__SECCIÓN DEL DOCUMENTO__.
A pesar de la declarada admiración de Darwin por el biólogo Aristóteles, las vertientes filosóficas que acogieron el transformismo como expresión de un principio metafísico estaban muy lejos de congeniar con la cosmovisión del Estagirita. Y es que, a poco de andar, resulta manifiesto que, en el sistema aristotélico, la composición esencial de materia y forma de los entes naturales plantea prima facie un escenario claramente conservador y fijista. En efecto, según Aristóteles, la forma sustancial es aquello por lo cual algo es lo que es, y según lo cual actúa. En el libro II de la Física afirma, por una parte, que la naturaleza es más bien la forma que la materia. Y luego, que la forma se identifica con el agente y el fin, ya que cada cosa tiende a obrar por virtud de su forma, y para replicar esa misma forma en sus efectos. No parece haber ningún resquicio para que una especie viviente, completamente determinada por su forma sustancial, sea capaz de engendrar a otra, que precisamente por ser otra tendrá su propia forma sustancial distinta de la de aquello que la engendró.

Esto permite entender el rechazo tajante de la gran mayoría de los tratadistas escolásticos de la segunda mitad del siglo XIX a la hipótesis de Darwin, y el malestar hacia aquellos que, desde las mismas filas, procuraban algún acercamiento. No obstante, las nuevas generaciones del tomismo entendieron que, sin necesidad de derogar la doctrina hilemórfica, podría ser posible una influencia recíproca entre filosofía y ciencia con beneficio para ambas. Por un lado, el reconocimiento de la evolución daría la oportunidad para una perspectiva menos rígida de la noción de forma sustancial, capaz de compaginarse con la transformación de una especie en otra. Por otro lado, el anclaje hilemórfico previene a la ciencia de caer en representaciones pueriles o fantasiosas de la evolución, y en cierto sentido le pone un límite a su alcance.

En un texto que, justamente, habla de cooperación intelectual, Maritain esboza un camino para llegar a una posible asimilación de la teoría de la evolución en el marco de la filosofía natural de Aristóteles y Tomás de Aquino. En el ámbito de la vida reaparece la temática ya presentada acerca de la comparación entre especie en sentido ontológico y especie en sentido científico. Más allá de la conjetura acerca de la identidad esencial, en sentido ontológico, de muchas especies taxonómicas, la cuestión crucial aparece cuando se atraviesa el umbral entre un phylum o especie ontológica y otra. Si bien algunos tratadistas son renuentes a admitirlo, Maritain lo da por sentado y propone, a su vez, el recurso a otra noción tradicional, en este caso la de causalidad universal. Los antiguos adjudicaban al dinamismo celeste un papel instrumental en la formación de las distintas especies, a través de la regulación de las variables climáticas, o los períodos de fertilidad y celo, etc. Si bien ya no hay soporte para atribuir esa tarea a los astros, sigue en pie la necesidad de una moción orientadora del flujo evolutivo, que dependería en última instancia del mismo acto creador de Dios. Habría en tal caso, según nuestro autor, una intervención divina puntual que, bajo las condiciones de apertura indefinida de la materia orgánica, imprimiría una virtud sobreelevante a una determinada pareja de progenitores para que el fruto de su reproducción dé un salto cualitativo realizando un tipo específico metafísicamente distinto y superior. Considero que la extensión de la cita está por demás justificada:

 

Si hay razón, como yo creo que la hay, para insistir en la necesidad que tiene la filosofía tomista de dar, en las diversas fases de su conceptualización, un alcance mucho mayor a la idea general del dinamismo y de la evolución –la real conquista de la filosofía moderna–, y de profundizar en tal sentido la noción tradicional de forma sustancial, yo creo, no obstante, que tal idea está en la necesidad de ser precisada si ha de ser verdadera.

__CONSIGNA 1__.
Enumera los pensadores mencionados por su nombre en el fragmento sobre evolución e hilemorfismo.
__CONSIGNA 2__.
Devuelve del fragmento sobre evolución e hilemorfismo el pasaje comprendido entre "Si hay razón, como" y "de ser verdadera.", ambos incluidos.

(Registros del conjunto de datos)
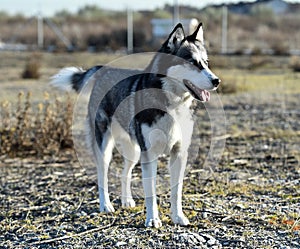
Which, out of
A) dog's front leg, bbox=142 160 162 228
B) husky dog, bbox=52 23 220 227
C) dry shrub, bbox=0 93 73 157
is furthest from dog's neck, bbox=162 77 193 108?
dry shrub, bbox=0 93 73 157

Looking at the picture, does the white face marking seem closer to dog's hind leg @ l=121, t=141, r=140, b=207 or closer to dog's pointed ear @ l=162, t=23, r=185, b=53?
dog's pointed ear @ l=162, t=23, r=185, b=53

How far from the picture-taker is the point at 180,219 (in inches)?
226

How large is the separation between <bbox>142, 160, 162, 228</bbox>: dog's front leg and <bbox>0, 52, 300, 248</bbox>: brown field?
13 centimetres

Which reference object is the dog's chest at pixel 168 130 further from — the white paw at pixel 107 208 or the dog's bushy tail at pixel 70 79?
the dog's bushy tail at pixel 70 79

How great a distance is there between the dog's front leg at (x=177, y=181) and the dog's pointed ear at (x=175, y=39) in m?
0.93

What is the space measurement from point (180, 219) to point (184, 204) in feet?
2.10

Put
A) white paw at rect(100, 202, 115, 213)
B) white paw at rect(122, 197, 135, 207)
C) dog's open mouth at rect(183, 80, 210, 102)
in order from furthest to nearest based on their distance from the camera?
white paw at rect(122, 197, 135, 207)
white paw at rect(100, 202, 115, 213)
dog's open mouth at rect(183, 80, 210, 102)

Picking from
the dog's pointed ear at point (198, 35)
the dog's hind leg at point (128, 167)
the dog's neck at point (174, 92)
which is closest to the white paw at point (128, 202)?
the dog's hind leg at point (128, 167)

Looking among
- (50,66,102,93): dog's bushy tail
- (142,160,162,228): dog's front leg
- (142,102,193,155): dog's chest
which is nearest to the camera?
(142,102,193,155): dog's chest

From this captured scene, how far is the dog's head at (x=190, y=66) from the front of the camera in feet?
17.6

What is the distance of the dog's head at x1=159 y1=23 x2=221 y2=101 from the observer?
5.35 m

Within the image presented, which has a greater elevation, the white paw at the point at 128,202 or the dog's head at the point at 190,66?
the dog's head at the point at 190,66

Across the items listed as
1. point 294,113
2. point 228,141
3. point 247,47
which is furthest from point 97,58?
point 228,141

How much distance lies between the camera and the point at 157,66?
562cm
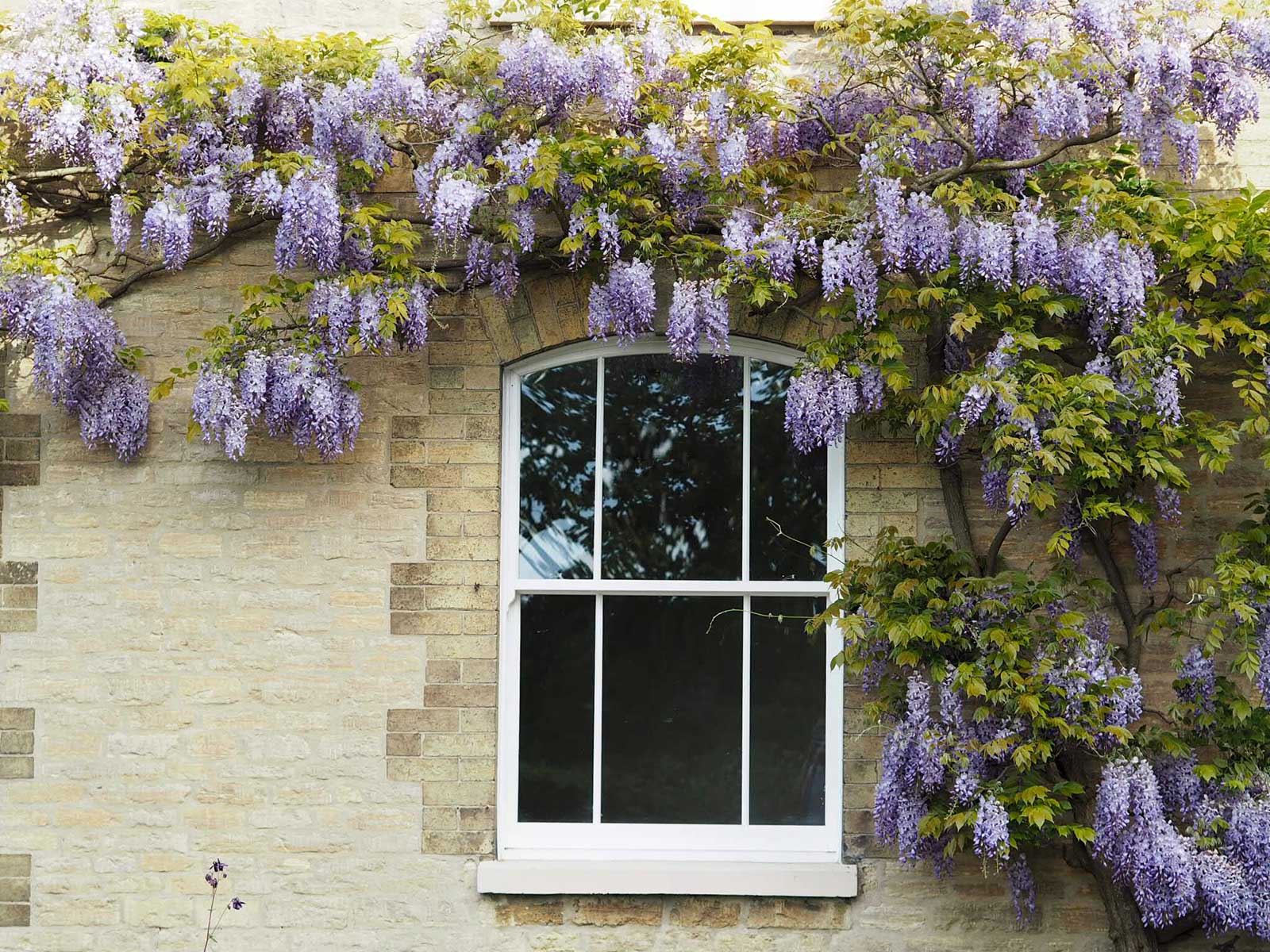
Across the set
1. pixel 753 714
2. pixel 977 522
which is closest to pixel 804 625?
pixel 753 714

---

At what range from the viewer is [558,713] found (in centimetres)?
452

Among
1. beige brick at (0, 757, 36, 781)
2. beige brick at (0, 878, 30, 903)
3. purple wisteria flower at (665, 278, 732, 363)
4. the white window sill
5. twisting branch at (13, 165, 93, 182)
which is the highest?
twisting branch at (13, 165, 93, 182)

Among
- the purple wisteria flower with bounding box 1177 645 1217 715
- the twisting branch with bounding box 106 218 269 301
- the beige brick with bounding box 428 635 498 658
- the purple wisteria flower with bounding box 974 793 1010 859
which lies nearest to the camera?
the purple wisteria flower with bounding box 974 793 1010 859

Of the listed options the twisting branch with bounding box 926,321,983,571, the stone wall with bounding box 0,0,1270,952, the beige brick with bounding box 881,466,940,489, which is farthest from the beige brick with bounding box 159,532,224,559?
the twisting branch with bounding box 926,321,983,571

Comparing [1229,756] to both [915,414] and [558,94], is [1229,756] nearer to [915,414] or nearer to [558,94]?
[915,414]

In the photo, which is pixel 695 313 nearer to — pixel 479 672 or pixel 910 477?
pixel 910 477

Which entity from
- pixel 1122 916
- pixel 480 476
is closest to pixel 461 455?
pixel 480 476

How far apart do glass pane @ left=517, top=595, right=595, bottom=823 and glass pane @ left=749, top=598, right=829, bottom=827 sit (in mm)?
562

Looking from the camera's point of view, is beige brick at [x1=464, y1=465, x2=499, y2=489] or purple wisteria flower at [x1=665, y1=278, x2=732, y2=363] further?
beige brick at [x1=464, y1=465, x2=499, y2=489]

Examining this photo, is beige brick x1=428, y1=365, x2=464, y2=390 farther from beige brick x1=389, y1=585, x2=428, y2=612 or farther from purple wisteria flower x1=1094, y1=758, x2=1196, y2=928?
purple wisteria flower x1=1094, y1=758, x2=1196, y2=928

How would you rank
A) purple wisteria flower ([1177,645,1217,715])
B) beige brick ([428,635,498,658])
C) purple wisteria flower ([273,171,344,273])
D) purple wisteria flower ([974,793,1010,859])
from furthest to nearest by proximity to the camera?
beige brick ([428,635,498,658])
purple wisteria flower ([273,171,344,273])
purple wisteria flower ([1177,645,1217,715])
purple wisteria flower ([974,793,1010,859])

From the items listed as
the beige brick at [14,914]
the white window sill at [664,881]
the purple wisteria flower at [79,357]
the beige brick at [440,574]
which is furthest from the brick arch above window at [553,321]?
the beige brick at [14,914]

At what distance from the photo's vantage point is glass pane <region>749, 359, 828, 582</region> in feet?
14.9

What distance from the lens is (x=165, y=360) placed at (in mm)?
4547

---

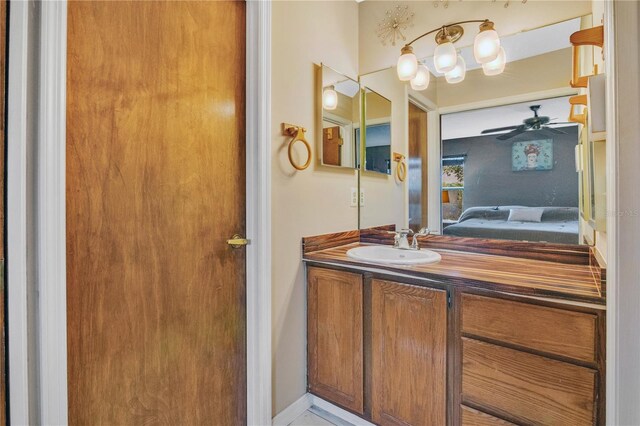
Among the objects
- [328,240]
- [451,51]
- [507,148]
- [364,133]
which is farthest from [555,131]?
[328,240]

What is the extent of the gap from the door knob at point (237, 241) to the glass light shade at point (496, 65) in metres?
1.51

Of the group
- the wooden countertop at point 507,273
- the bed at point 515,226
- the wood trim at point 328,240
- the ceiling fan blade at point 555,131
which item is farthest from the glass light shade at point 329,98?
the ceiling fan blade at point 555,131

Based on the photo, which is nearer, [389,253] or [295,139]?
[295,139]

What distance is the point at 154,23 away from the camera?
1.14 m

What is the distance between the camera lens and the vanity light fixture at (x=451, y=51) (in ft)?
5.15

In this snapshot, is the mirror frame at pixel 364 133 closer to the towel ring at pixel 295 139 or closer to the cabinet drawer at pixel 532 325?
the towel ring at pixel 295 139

__RESPUESTA REDACTADA 1__.
Darwin
Aristóteles
Tomás de Aquino
Maritain

__RESPUESTA REDACTADA 2__.
Si hay razón, como yo creo que la hay, para insistir en la necesidad que tiene la filosofía tomista de dar, en las diversas fases de su conceptualización, un alcance mucho mayor a la idea general del dinamismo y de la evolución –la real conquista de la filosofía moderna–, y de profundizar en tal sentido la noción tradicional de forma sustancial, yo creo, no obstante, que tal idea está en la necesidad de ser precisada si ha de ser verdadera.